Sans la marche, il n'y aurait pas eu "Les Illuminations". Image d'Arthur Rimbaud dans le Musée qui lui est dédié à Charleville-Mézières
Sans la marche, il n'y aurait pas eu "Les Illuminations". Image d'Arthur Rimbaud dans le Musée qui lui est dédié à Charleville-Mézières © Getty / GERAULT Gregory / hemis.fr

Longtemps, Arthur Rimbaud a marché de bonne heure. Rimbaud, qui faisait alors sa seconde en qualité d'externe au lycée de Charleville, se livrait aux écoles buissonnières les plus énormes. Verlaine décrit ainsi ce Rimbaud des chemins creux dans "Les poètes maudits".

Rimbaud a marché comme il a vécu : en épuisant la bête. Il prenait la clé des champs dès que l'école ou sa mère, la « mother au cœur endurci », lui lâchait la bride. 

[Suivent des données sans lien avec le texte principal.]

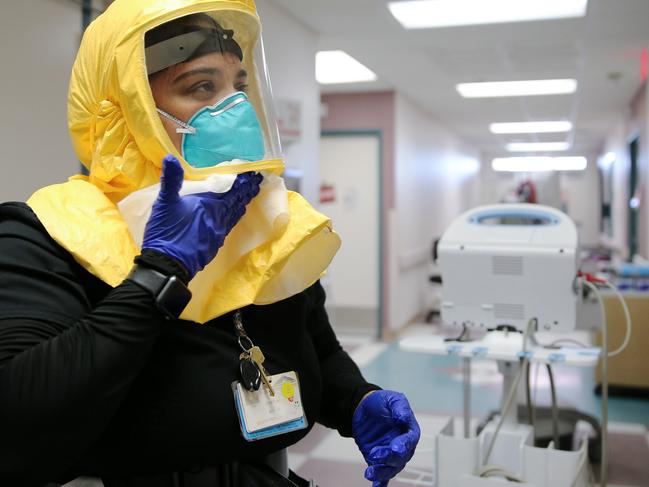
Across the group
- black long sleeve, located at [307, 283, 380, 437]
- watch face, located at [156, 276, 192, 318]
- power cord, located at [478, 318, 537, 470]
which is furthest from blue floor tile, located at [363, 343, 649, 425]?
watch face, located at [156, 276, 192, 318]

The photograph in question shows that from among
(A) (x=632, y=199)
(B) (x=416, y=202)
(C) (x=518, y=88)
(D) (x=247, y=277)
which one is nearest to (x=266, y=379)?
(D) (x=247, y=277)

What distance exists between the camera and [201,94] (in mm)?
1117

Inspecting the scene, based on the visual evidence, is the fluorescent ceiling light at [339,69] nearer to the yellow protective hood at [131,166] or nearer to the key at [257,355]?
the yellow protective hood at [131,166]

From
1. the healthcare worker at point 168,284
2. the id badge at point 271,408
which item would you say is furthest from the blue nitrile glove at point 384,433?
the id badge at point 271,408

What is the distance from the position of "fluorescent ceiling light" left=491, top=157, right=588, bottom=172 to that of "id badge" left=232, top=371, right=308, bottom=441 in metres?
15.2

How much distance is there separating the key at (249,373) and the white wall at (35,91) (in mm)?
1368

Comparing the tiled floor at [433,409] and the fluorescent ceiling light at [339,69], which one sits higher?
the fluorescent ceiling light at [339,69]

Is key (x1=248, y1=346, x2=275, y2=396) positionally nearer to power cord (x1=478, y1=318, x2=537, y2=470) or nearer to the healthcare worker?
the healthcare worker

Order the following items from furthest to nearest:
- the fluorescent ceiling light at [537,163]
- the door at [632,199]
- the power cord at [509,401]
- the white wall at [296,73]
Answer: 1. the fluorescent ceiling light at [537,163]
2. the door at [632,199]
3. the white wall at [296,73]
4. the power cord at [509,401]

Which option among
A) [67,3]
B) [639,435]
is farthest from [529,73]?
[67,3]

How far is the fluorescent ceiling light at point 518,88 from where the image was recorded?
6.59 metres

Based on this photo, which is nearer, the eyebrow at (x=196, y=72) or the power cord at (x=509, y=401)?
the eyebrow at (x=196, y=72)

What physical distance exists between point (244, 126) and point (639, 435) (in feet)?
12.0

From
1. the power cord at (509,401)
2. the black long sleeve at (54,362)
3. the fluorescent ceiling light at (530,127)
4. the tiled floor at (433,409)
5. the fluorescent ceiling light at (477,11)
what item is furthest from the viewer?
the fluorescent ceiling light at (530,127)
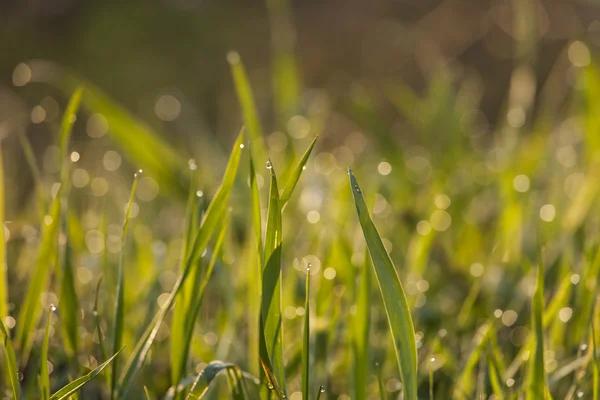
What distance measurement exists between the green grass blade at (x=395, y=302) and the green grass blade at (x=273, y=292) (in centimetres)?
5

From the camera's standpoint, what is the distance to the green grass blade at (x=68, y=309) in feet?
1.81

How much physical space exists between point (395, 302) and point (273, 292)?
0.07m

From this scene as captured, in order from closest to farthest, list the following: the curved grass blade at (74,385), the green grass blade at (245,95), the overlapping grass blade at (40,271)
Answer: the curved grass blade at (74,385) < the overlapping grass blade at (40,271) < the green grass blade at (245,95)

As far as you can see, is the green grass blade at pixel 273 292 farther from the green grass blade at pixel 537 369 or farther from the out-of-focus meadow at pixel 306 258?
the green grass blade at pixel 537 369

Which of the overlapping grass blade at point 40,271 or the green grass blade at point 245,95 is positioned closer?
the overlapping grass blade at point 40,271

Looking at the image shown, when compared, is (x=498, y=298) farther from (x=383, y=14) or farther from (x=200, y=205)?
(x=383, y=14)

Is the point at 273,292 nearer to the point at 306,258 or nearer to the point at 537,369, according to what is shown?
the point at 537,369

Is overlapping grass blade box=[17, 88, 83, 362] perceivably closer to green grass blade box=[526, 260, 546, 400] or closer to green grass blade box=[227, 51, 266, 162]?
green grass blade box=[227, 51, 266, 162]

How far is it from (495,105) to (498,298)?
2.97 m

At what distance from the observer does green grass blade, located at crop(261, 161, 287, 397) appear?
1.35 ft

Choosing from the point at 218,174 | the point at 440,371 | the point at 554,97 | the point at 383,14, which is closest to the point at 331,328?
the point at 440,371

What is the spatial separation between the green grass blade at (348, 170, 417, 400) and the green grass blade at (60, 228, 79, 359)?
270 mm

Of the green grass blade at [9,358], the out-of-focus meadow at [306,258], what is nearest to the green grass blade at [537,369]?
the out-of-focus meadow at [306,258]

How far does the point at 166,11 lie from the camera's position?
13.9 ft
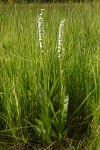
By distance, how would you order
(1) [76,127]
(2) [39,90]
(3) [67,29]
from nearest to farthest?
(2) [39,90] → (1) [76,127] → (3) [67,29]

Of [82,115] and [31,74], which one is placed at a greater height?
[31,74]

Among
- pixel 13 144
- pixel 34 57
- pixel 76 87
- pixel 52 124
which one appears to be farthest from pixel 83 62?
pixel 13 144

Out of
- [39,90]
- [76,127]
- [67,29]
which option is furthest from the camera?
[67,29]

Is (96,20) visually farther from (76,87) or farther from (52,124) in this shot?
(52,124)

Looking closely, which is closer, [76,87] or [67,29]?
[76,87]

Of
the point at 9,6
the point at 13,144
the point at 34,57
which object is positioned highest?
the point at 9,6

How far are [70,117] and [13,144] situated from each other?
0.88ft

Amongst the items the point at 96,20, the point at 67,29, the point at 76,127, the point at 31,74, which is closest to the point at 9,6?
the point at 67,29

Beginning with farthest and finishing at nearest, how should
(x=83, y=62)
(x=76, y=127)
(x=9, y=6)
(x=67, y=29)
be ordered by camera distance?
(x=9, y=6)
(x=67, y=29)
(x=83, y=62)
(x=76, y=127)

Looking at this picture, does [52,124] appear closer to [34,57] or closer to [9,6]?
[34,57]

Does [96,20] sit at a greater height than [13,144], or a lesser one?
greater

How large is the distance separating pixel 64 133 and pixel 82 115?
0.16 m

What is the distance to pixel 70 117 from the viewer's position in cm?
125

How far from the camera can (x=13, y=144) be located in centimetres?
116
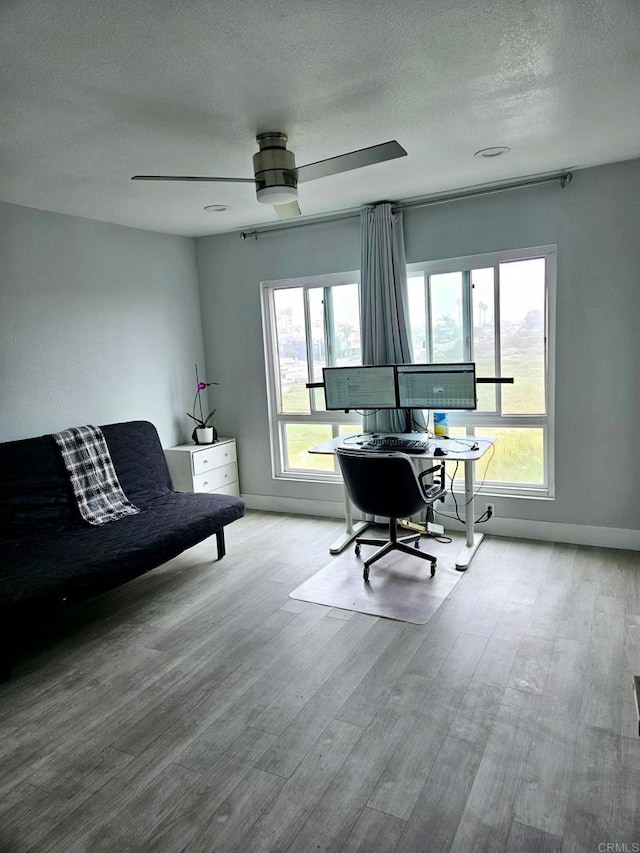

L’ennui fut le seul vrai ennemi de sa vie

Double rythmique, métrique des vers, foulée du pas.... Pourquoi la marche à pied fait-elle toujours aussi bon ménage avec la poésie ? Elle fait d'abord infirment bon ménage avec l'enfance. L'enfant croit que la vie sera une aventure. La marche réalise la promesse à peu de frais. L'enfant se promène par la première allée venue. Il sera toujours temps de déchanter. 

Oh la vie d'aventures qui existe dans les livres d'enfants.

La vie rêvée d'Arthur, c'est la vie de Jim, le héros Stevensonien de L'Île au Trésor. Garçon d'auberge embarqué dans l'équipage de Long John Silver, Arthur est un enfant baudelairien, amoureux de cartes et d'estampes, attendant du monde les surprises d'un cabinet de curiosités. 

Je rêvais de croisades, voyages de découvertes dont on n'a pas de relations. 

La marche à pied dans la forêt est une cérémonie de purification

Le vent chasse les ombres. Elle chasse les sales pensées d'un enfant livré aux répugnances, comme le disait Arthur en faisant son portrait. 

Ah cette vie de mon enfance, la grand route par tous les temps.

"Je ne penserai rien", dit le marcheur. La marche est le grand lavement de l'homme. Rimbaud comme Nietzsche le savent. « Mais que salue bas le vent » ? , dit Arthur. Pour penser clairement hors du nihilisme geignard et des chimères, il ne faut pas rester assis. Zaratousthra comme Rimbaud vont à pied. Arthur s'avance à travers la campagne et il fait moisson de paysages. Ce sera du matériau pour les visions. Sans la route, il n'y aurait pas eu d'Illuminations.